The Challenge of Surgical Sepsis

Infection is the result of the local activation of human inflammation due to the proliferation of microbial pathogens in tissue. The microbial exotoxins and endotoxins from the pathogens activate the coagulation cascade, platelets, the bradykinin pathway, mast cells, the complement cascade, and other responses of the innate immune response that are the component parts of the inflammatory cascade [1]. The result of these host responses to microbial cell products and pro-inflammatory signals is local vasodilation, increased microcirculatory permeability, and soft tissue edema. Microcirculatory vasodilation increases bulk flow to the tissue but reduces flow velocity, increased vascular permeability permits exit routes for serum proteins and phagocytic cells, and edema in the adjacent tissues provides conduits for leukocyte trafficking. The clinical result of local inflammation is the rubor, calor, dolor, and tumor that are characteristics of local infection. This local response serves the important role for containment and eradication of the infection pathogens.

Sepsis occurs when containment and eradication have failed, and the infection becomes systemic in domain. The pathogen, the pathogen cell products, or the pro-inflammatory signals achieve a systemic distribution. The normally beneficial inflammatory response of local infection becomes activated systemically with toxic consequences for the host. The results are tachycardia, tachypnea, leukocytosis, fever, and lactic acidemia. Pathophysiologic changes of the hyperdyanamic circulation and reductions of peripheral vascular resistance of the septic response then transition to cardiac suppression and vasoconstriction [2]. Metabolic changes of hypermetabolism, exaggerated gluconeogenesis, increased hepatic ureogenesis, and increased urinary nitrogen losses follow [3]. End-organ injury becomes the hallmark of full-blown human sepsis as the process continues. If not treated effectively, hypotension and hypoxemia will follow with septic shock being the result. Multiple mechanisms have been proposed for the pathologic pathways of human sepsis, but specific treatments with endotoxin inhibitors, monoclonal antibodies against specific cytokines, receptor antagonists, and other efforts have failed to improve outcomes.
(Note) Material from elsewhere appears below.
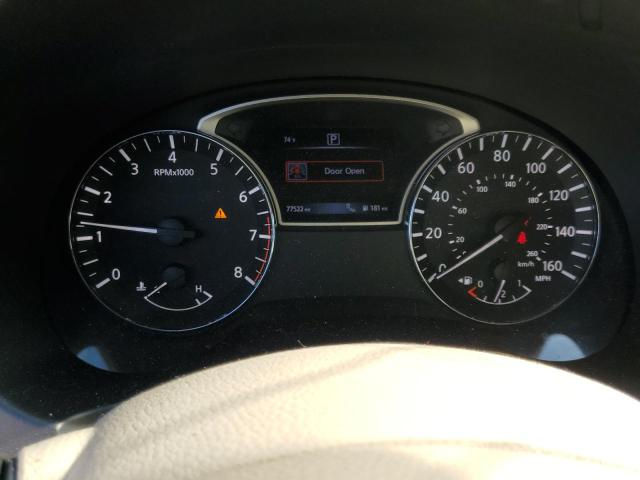 Thumbnail: 1N4AL3AP9GC128924 NISSAN ALTIMA 2016 SILVER 2.5 VIN:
The impact of sepsis in the United States has been estimated at 250,000 deaths annually and billions of dollars in healthcare costs [4]. For the US Medicare program, there were over 700,000 patient admissions for medical sepsis Medicare Severity, Diagnosis Related Groups (MS DRGs) at an inpatient expenditure of nearly $10 billion dollars in 2015 [5]. The frequency of sepsis in hospital admissions is increasing and is currently the most common MS DRG group (870–872) among hospital discharges for Medicare. The Surviving Sepsis Campaign has developed management guidelines to improve outcomes in the estimated 30% mortality rate for this population of patients [6]. Prevention would be the best strategy but the emergence of increasingly resistant pathogens, and the clinical dilemma of severely comorbid medical conditions and immunosuppressed patients makes this objective a formidable challenge.

This grim overview of sepsis in the United States understates the problem because it is not inclusive of all surgical sepsis patients. Because sepsis that is associated with the operation for treatment is not categorized as “sepsis” by the Medicare MS DRG methodology but rather is classified by the operation that is performed, the impact of surgical sepsis is not well defined. Surgeons are challenged with the management of community-acquired intra-abdominal infection and necrotizing soft tissue infections of which virtually all will meet sepsis criteria. Surgical site infections in the organ/space location will have sepsis as a usual accompaniment. Post-operative surgical patients will have pneumonias, urinary tract infections, intra-vascular catheter infections, and others that have sepsis consequently but may not be coded as such on the discharge summary, and even if appropriately recognized, will not change the MS DRG of the primary surgical procedure. Surgical sepsis is common but the diagnosis is often obscured by the primary surgical disease (e.g., perforated colon) or by the primary operation (e.g., colon resection).

This issue of Surgical Infections is dedicated to the theme of surgical sepsis. The unique issues of sepsis in the surgical patient will be emphasized. While specific antibiotic therapy and physiologic support of the host with contemporary critical care management are important for medical and surgical patients alike, surgical sepsis often requires control of the source of infection that is driving the response of the host. Drainage (i.e., abscesses), debridement (necrotic tissue), and controlling the primary source of microbial contamination (e.g., gastrointestinal perforation) remain essential objectives for the treatment of the septic surgical patient. Antibiotic therapy alone is sure to fail if source control is not achieved. The enhancement of overall patient outcomes by timely intervention with effective source control, effective supportive care, and appropriate antibiotics become paramount for rescue of the patient with evolving surgical sepsis.